I'm not familiar with the implementation of C++ compilers and I'm writing a C++ snippet like this (for learning):
#include <vector>
void vector8_inc(std::vector<unsigned char>& v) {
for (std::size_t i = 0; i < v.size(); i++) {
v[i]++;
}
}
void vector32_inc(std::vector<unsigned int>& v) {
for (std::size_t i = 0; i < v.size(); i++) {
v[i]++;
}
}
int main() {
std::vector<unsigned char> my{ 10,11,2,3 };
vector8_inc(my);
std::vector<unsigned int> my2{ 10,11,2,3 };
vector32_inc(my2);
}
By generating its assembly codes and disassemble its binary, I found the segments for
vector8_inc and vector32_inc:
g++ -S test.cpp -o test.a -O2
_Z11vector8_incRSt6vectorIhSaIhEE:
.LFB853:
.cfi_startproc
endbr64
movq (%rdi), %rdx
cmpq 8(%rdi), %rdx
je .L1
xorl %eax, %eax
.p2align 4,,10
.p2align 3
.L3:
addb $1, (%rdx,%rax)
movq (%rdi), %rdx
addq $1, %rax
movq 8(%rdi), %rcx
subq %rdx, %rcx // line C: calculate size of the vector
cmpq %rcx, %rax
jb .L3
.L1:
ret
.cfi_endproc
......
_Z12vector32_incRSt6vectorIjSaIjEE:
.LFB854:
.cfi_startproc
endbr64
movq (%rdi), %rax // line A
movq 8(%rdi), %rdx
subq %rax, %rdx // line C': calculate size of the vector
movq %rdx, %rcx
shrq $2, %rcx // Line B: ← What is this used for?
je .L6
addq %rax, %rdx
.p2align 4,,10
.p2align 3
.L8:
addl $1, (%rax)
addq $4, %rax
cmpq %rax, %rdx
jne .L8
.L6:
ret
.cfi_endproc
......
but in fact, these two functions are "inlined" within main(), and the instructions shown above will never be executed but compiled and loaded into memory (I verified this by adding a breakpoint to line A and checking the memory):
main() contains duplicate logic of the above segment
So here are my questions:
- What are these two segments used for and why are they compiled out?

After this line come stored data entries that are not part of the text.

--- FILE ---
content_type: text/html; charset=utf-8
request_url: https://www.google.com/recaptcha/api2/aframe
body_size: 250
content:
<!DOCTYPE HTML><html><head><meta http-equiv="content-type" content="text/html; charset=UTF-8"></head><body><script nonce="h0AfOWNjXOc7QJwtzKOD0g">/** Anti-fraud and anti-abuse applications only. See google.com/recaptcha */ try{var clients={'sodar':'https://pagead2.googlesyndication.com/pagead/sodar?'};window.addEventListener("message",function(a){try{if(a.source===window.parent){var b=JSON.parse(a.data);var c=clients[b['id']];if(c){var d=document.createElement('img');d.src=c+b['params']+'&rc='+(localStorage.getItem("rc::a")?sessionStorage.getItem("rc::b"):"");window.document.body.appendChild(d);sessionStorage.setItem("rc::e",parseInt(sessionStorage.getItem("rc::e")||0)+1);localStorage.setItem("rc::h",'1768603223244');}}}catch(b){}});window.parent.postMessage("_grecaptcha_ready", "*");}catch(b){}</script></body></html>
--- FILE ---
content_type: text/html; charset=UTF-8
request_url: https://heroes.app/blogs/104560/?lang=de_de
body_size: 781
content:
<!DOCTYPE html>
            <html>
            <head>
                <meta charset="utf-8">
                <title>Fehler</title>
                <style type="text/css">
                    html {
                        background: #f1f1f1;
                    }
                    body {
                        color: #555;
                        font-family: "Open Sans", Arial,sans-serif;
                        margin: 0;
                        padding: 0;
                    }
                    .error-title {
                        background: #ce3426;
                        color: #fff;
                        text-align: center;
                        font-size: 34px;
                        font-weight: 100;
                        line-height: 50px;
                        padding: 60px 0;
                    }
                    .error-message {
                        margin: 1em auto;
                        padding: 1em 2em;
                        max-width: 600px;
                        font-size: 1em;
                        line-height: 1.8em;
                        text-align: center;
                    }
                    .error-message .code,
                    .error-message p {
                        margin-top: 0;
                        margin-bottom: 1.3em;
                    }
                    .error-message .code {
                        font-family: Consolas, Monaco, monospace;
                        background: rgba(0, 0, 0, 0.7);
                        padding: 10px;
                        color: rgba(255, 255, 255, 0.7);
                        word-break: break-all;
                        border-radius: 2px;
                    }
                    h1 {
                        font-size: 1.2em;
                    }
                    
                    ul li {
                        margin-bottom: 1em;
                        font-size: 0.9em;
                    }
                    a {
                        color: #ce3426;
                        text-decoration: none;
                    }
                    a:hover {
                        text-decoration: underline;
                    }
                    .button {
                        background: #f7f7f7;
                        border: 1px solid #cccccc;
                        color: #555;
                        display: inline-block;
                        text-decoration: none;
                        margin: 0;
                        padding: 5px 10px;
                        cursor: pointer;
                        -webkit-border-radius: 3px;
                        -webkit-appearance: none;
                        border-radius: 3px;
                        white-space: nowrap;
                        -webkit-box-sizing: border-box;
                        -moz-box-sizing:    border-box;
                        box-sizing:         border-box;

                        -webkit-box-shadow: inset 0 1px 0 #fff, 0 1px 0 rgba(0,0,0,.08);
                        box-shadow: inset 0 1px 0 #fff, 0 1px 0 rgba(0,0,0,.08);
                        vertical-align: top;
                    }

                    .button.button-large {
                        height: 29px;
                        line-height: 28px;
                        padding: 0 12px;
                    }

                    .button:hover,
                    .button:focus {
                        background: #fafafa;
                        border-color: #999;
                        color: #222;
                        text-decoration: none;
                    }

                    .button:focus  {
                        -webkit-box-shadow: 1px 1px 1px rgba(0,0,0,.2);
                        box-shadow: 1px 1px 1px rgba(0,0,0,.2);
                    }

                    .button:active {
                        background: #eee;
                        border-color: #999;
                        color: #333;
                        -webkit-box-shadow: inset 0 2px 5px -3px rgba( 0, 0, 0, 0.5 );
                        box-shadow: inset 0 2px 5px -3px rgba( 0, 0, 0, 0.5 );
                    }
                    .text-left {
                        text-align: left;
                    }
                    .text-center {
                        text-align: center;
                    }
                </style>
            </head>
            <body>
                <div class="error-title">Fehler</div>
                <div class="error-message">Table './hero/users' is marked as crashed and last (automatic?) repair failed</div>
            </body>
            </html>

_Z12vector32_incRSt6vectorIjSaIjEE,_Z11vector8_incRSt6vectorIhSaIhEE - Does the instruction (Line B) in
_Z12vector32_incRSt6vectorIjSaIjEE(i.e.shrq $2, %rcx) means 'to shift size integer of the vector right by 2 bits'? If it does, what's this used for? - Why is
size()computed every turn of the loop invector8_inc, but invector32_incit's computed before executing the loop? (see Line C and Line C', under-O2optimization level ofg++)